I’m starting to try and get my head around (E)PGA in 2D, and as a start I’m trying to evaluate the geometric product for two points. I’ve seen eg here that the product is ab = a · b + a ∧ b, but when I try to evaluate that with ganja.js:
// Create a Clifford Algebra with 2,0,1 metric.
Algebra(2,0,1,()=>{
var a = (1e01 + 1e20 + 1e12);
var b = (1e01 + 2e20 + 1e12);
var ab1 = a * b;
var ab2 = (a << b) + (a ^ b);
document.body.innerHTML = "<div>"+ab1+"</div><div>"+ab2+"</div>";
});
the output doesn’t match:
-1-e_01
-1
Do these operators have different definitions or am I just missing something obvious?

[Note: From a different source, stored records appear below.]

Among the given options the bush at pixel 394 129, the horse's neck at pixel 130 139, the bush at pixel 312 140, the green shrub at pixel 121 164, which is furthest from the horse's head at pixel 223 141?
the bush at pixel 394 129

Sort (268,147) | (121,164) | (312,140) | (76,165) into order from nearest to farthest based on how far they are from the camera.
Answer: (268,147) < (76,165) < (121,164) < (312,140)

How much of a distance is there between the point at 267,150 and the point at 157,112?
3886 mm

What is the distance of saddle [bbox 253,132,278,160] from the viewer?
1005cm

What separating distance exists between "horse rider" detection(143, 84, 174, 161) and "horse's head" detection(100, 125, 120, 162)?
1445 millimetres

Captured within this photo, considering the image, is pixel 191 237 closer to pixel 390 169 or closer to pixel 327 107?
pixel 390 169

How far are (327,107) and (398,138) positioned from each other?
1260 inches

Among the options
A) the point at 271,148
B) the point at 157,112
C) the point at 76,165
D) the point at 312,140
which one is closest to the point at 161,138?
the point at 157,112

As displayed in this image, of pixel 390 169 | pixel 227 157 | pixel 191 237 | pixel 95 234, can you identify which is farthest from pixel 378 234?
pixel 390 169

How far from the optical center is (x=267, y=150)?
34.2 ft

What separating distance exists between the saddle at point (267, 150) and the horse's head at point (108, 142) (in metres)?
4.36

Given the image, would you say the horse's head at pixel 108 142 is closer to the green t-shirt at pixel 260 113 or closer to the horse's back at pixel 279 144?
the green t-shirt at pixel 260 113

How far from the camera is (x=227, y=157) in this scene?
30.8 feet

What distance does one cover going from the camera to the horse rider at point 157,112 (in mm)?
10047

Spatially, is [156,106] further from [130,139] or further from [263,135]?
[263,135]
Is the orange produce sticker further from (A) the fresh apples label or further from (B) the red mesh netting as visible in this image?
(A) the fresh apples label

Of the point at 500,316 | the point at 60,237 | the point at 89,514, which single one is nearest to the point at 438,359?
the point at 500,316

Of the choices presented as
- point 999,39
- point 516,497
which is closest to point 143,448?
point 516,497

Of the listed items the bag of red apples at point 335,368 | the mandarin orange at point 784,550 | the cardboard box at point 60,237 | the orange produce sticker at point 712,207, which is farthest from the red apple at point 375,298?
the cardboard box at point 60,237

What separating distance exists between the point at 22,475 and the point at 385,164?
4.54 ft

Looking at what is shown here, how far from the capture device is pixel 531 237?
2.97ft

That’s not the definition of geometric product, it’s only a special case for when an input is a vector. In general, the formula is not valid, and since neither of your input is a vector, the formula doesn’t apply.
@chakravala is right, that definition is valid for two 1-vectors. But since in 2D EPGA points are 2-vectors (as in your code), then this formula is no longer valid. The correct one can be found on the SIGGRAPH course notes in Sec. 7.2: \textbf{P}\textbf{Q} = = -1 + d_{PQ}\textbf{V} , where \textbf{V} is an ideal point (a 2-vector satisfying \textbf{V}\cdot\textbf{V}=0) perpendicular to the line joining \textbf{P} and \textbf{Q}. Assuming \bf{V} is normalized in the ideal norm (\| \textbf{V}\|_\infty = 1), then the coefficient d_{PQ} is the distance between the two points.
In other words: \textbf{P} \cdot \textbf{Q}, the grade-0 part of the geometric product of two normalized euclidean points is always -1, and the grade-2 part (also written \vec{P}\times\vec{Q} since it’s the commutator PQ-QP) is an ideal point perpendicular to the direction \bf P-Q. Its ideal norm is the distance between the points.
I recommend if you are just starting to explore 2D EPGA to begin with lines (the 1-vectors, where the formula you quoted is valid) and move up to points (2-vectors) after you’re comfortable with lines. That way you move from the more familiar to the less familiar.
Thank you both, that clears up my misconception. I hadn’t realised that calculating the geometric product of two multivectors is just multiplying out the terms normally, that’s much simpler than I expected. And thanks again @cgunn3 for explaining what the result of multiplying two points means geometrically, that was likely going to be my next question!